> Supplied material
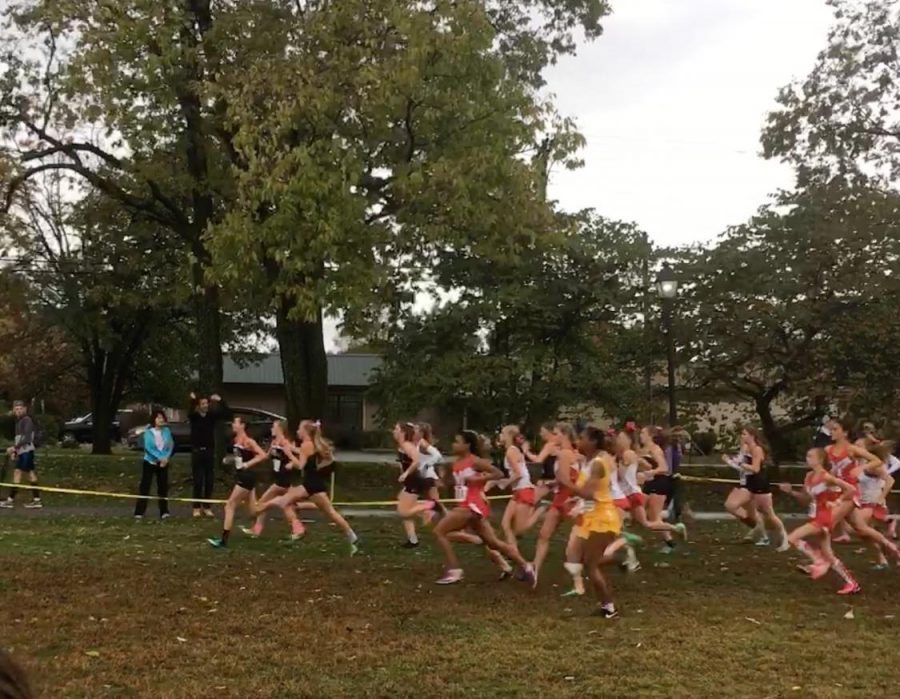 The girls' cross country team takes off for their regional meet. The team came in first place in the meet.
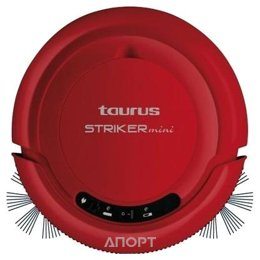 Taurus Striker Mini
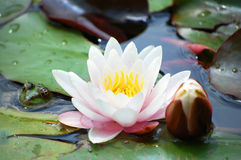 Water-lily. (lotus) with bud and frog Stock Photography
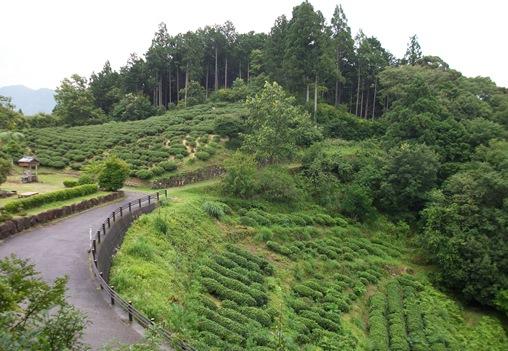 熊野36・伏拝境内から茶畑.jpg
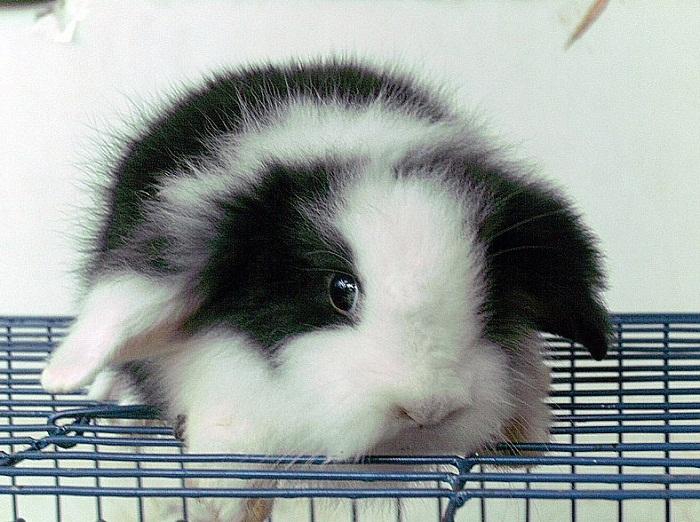 cara ternak kelinci bagi pemula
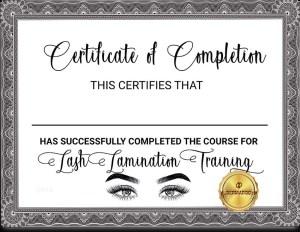 Lash Extension Certification -online Lash Certification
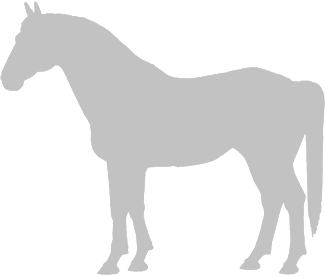 Latvian Harness Horse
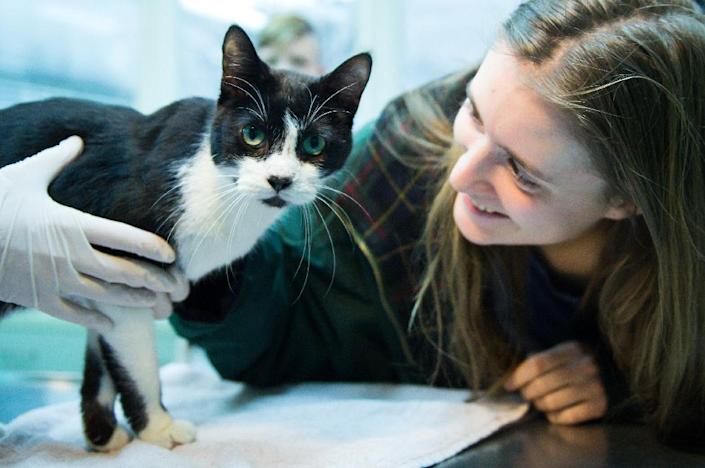 Elena Hanke poses for a photo with her cat Miko at the animal refuge centre in Berlin on December 26, 2105. The cat has being found again after it went missing in 2008. (AFP Photo/Bernd Von Jutrczenka)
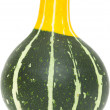 Ornamental gourd — Stock Photo #32663451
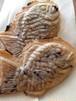 【季節のトッピング無料】天然物‼︎グルテンフリー無農薬玄米粉たい焼き(つぶし餡)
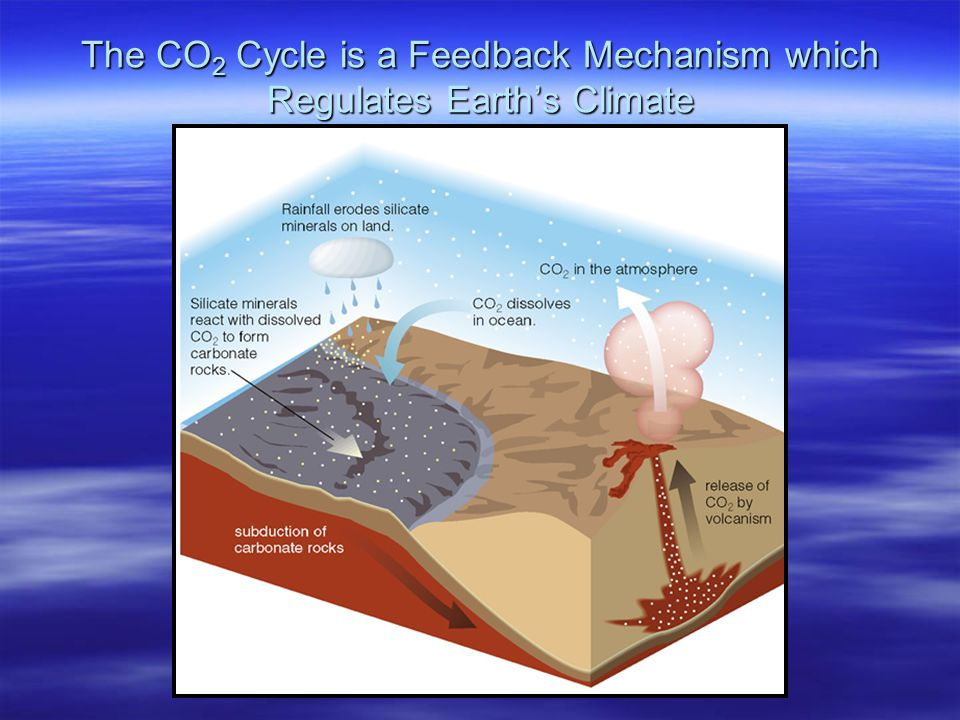 The CO2 Cycle is a Feedback Mechanism which Regulates Earth's Climate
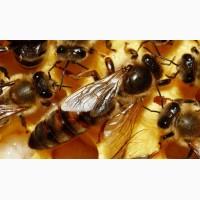Продам бджолині матки 2018 року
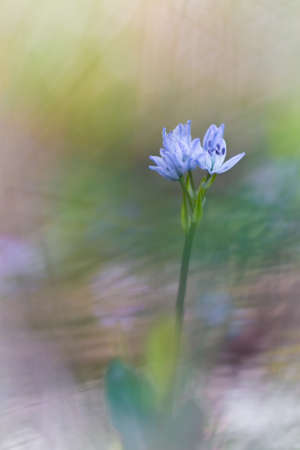 gynoecium: Purple flowers on green natural background. Scilla verna flower on dreamy gatmosphere.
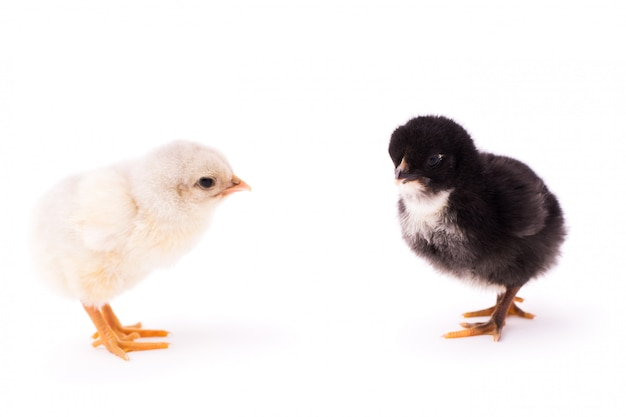 Two small chickens isolated . white and black small chickens look at each other.
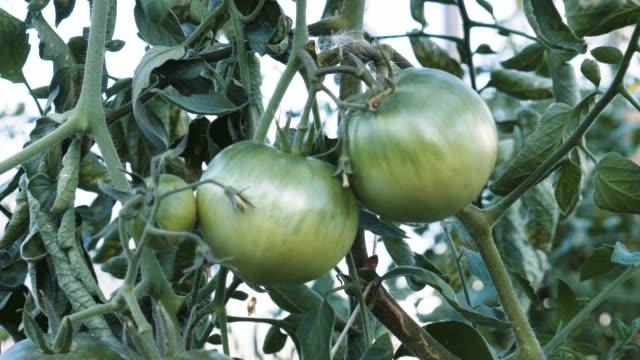 つる植物で育つグリーントマト - 熟していない点の映像素材/bロール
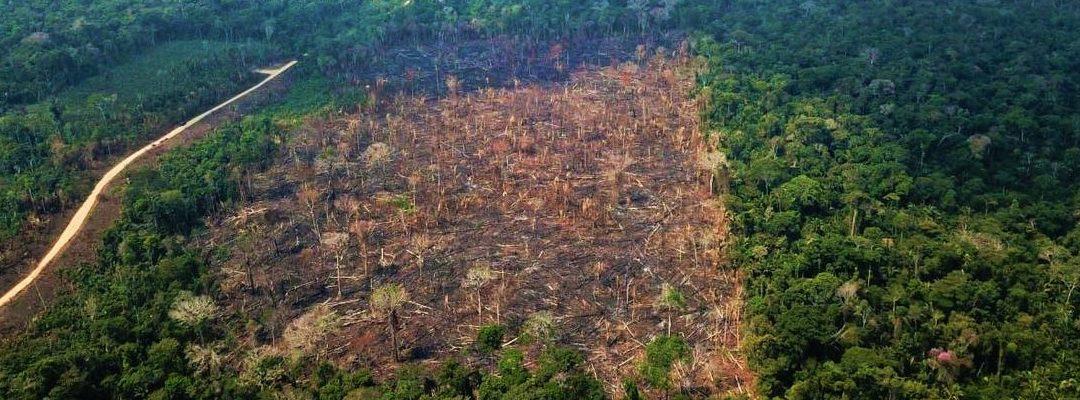 INA: Leia a Nota de Repúdio – Projeto de Lei amplia injustiças, desmatamento e caos agrário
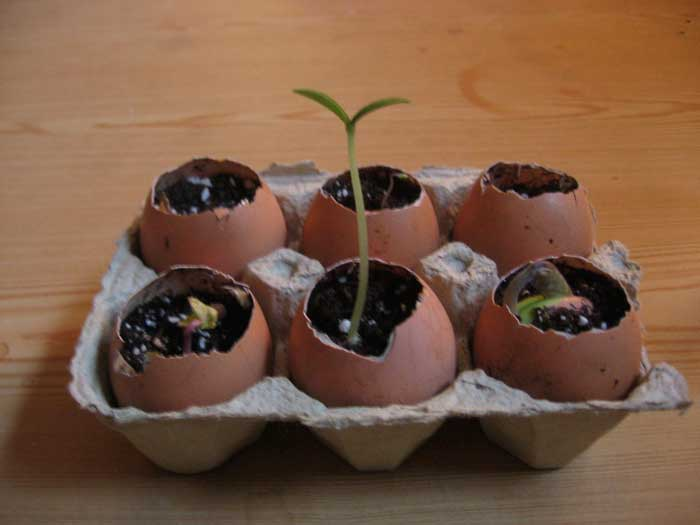 earth day seed starters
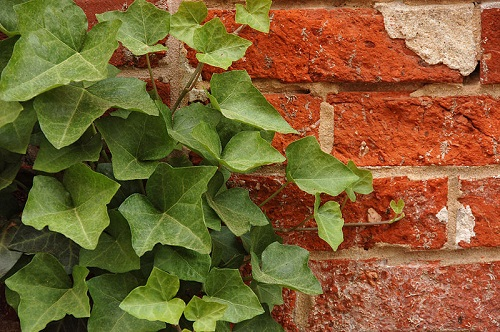 Hedera helix English ivy wall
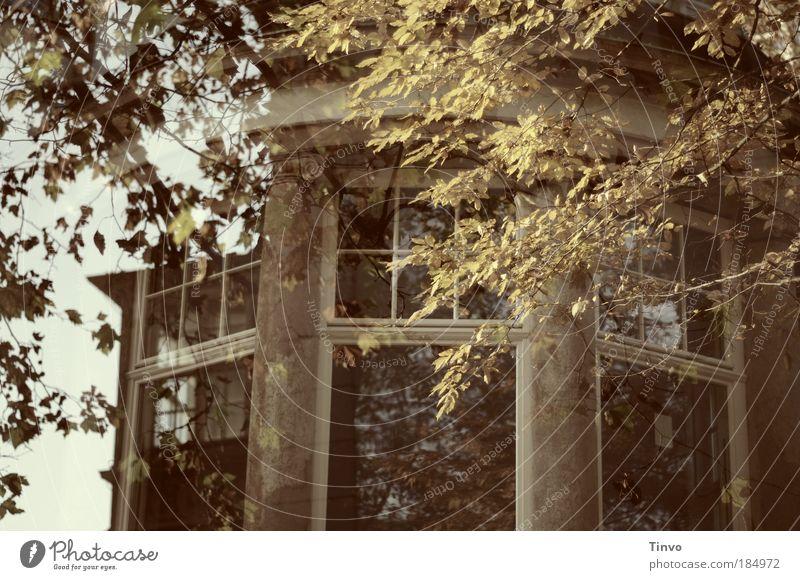 vor dem alten Herrenhaus (2)... alt Haus Herbst Fenster Gebäude Architektur Burg oder Schloss verfallen Bauwerk Ruine durchsichtig falsch Doppelbelichtung Zweige u. Äste herrschaftlich Erker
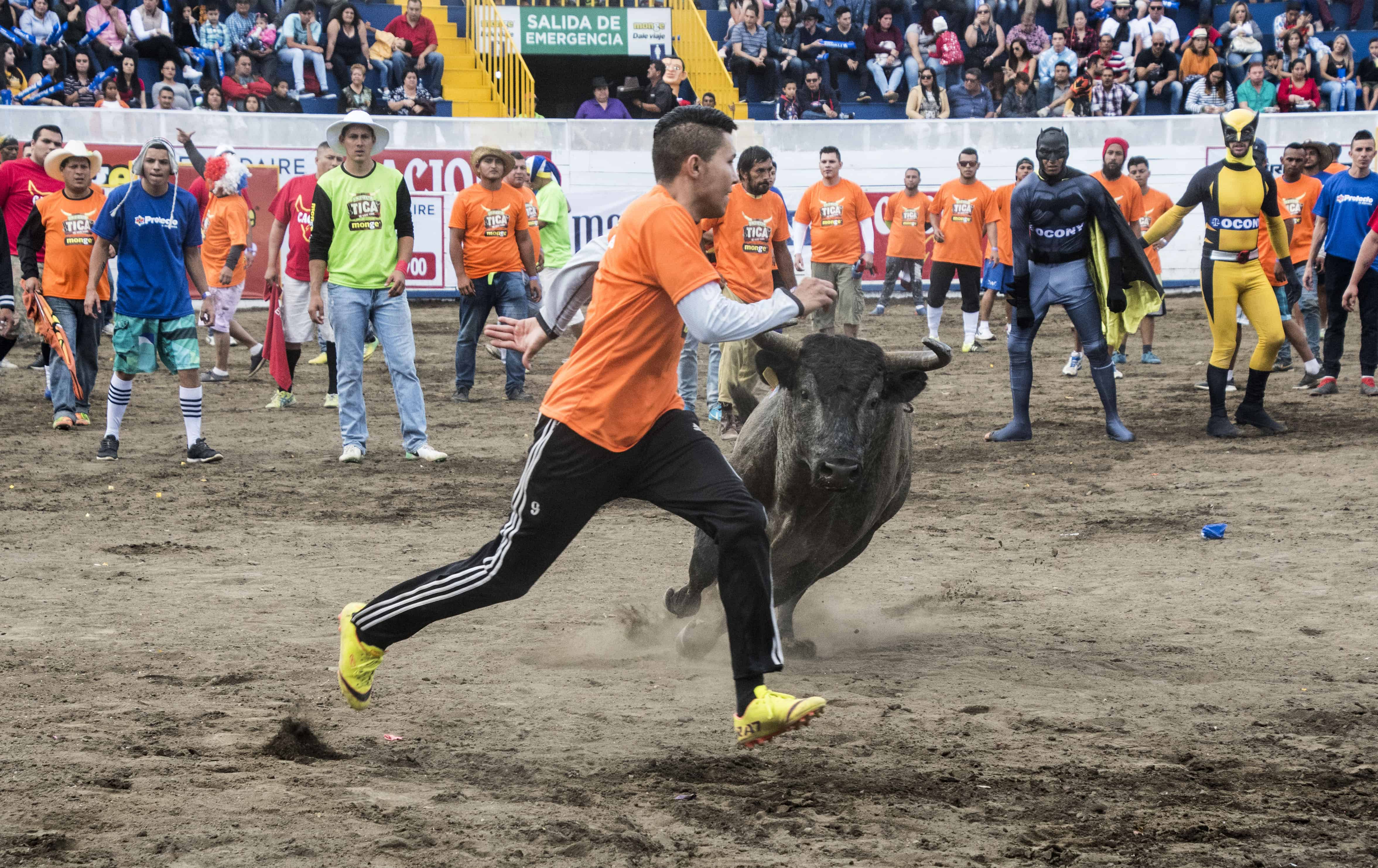Fiestas de Zapote 2018-19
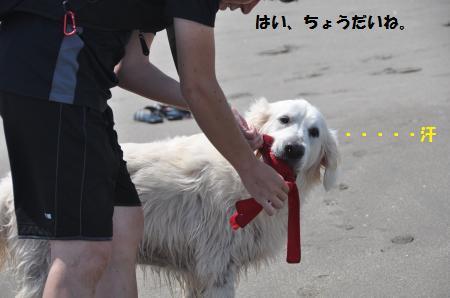 DSC_0260_convert_20150625171806.jpg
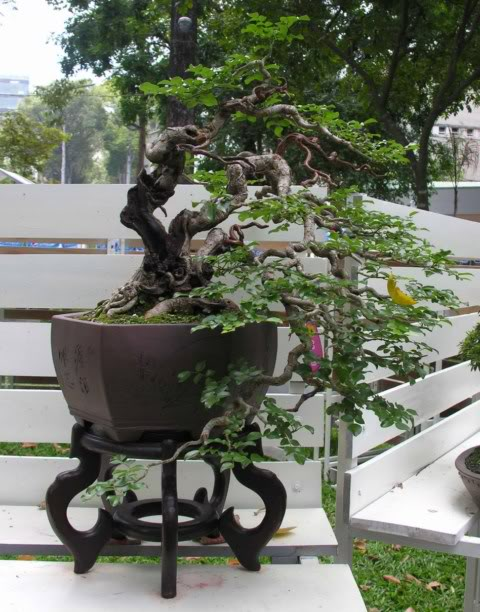 Bonsai exhibition at Spring Flower Festival (viet Nam) 86trac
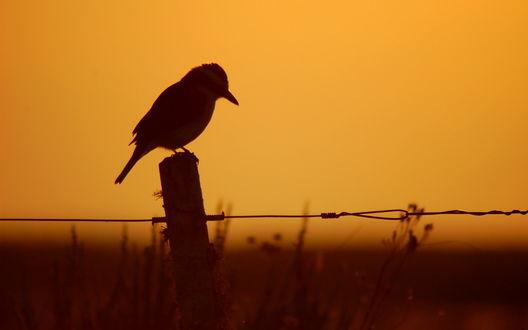 Обои Силуэт птички, которая сидит на деревянном колышке на закате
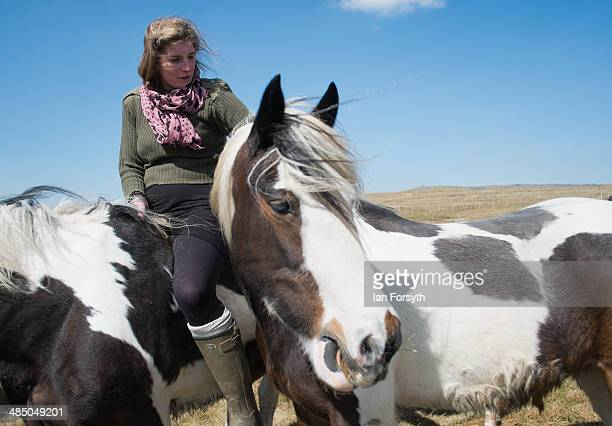 Yorkshire shepherdess Amanda Owen heads high onto the moors to feed the horses at Amanda's farm Ravenseat on April 15 2014 near Kirkby Stephen...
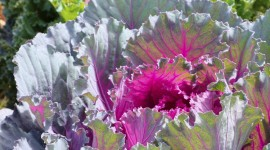 Kale Сabbage Wallpaper For Android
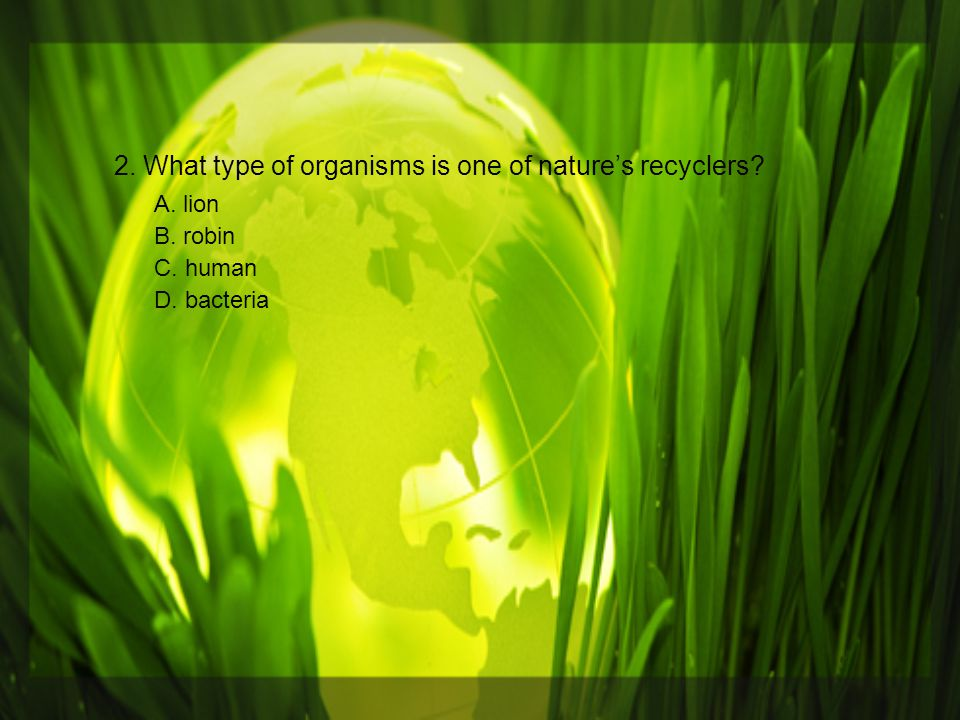2. What type of organisms is one of nature's recyclers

> Problem statement
Do not include pictures. Copy only the lines running from the line with "つる植物で育つグリーントマト - 熟していない点の映像素材/bロール" through the last line of the records, exactly as they appear.

> Completed task
 つる植物で育つグリーントマト - 熟していない点の映像素材/bロール
 INA: Leia a Nota de Repúdio – Projeto de Lei amplia injustiças, desmatamento e caos agrário
 earth day seed starters
 Hedera helix English ivy wall
 vor dem alten Herrenhaus (2)... alt Haus Herbst Fenster Gebäude Architektur Burg oder Schloss verfallen Bauwerk Ruine durchsichtig falsch Doppelbelichtung Zweige u. Äste herrschaftlich Erker
Fiestas de Zapote 2018-19
 DSC_0260_convert_20150625171806.jpg
 Bonsai exhibition at Spring Flower Festival (viet Nam) 86trac
 Обои Силуэт птички, которая сидит на деревянном колышке на закате
 Yorkshire shepherdess Amanda Owen heads high onto the moors to feed the horses at Amanda's farm Ravenseat on April 15 2014 near Kirkby Stephen...
 Kale Сabbage Wallpaper For Android
2. What type of organisms is one of nature's recyclers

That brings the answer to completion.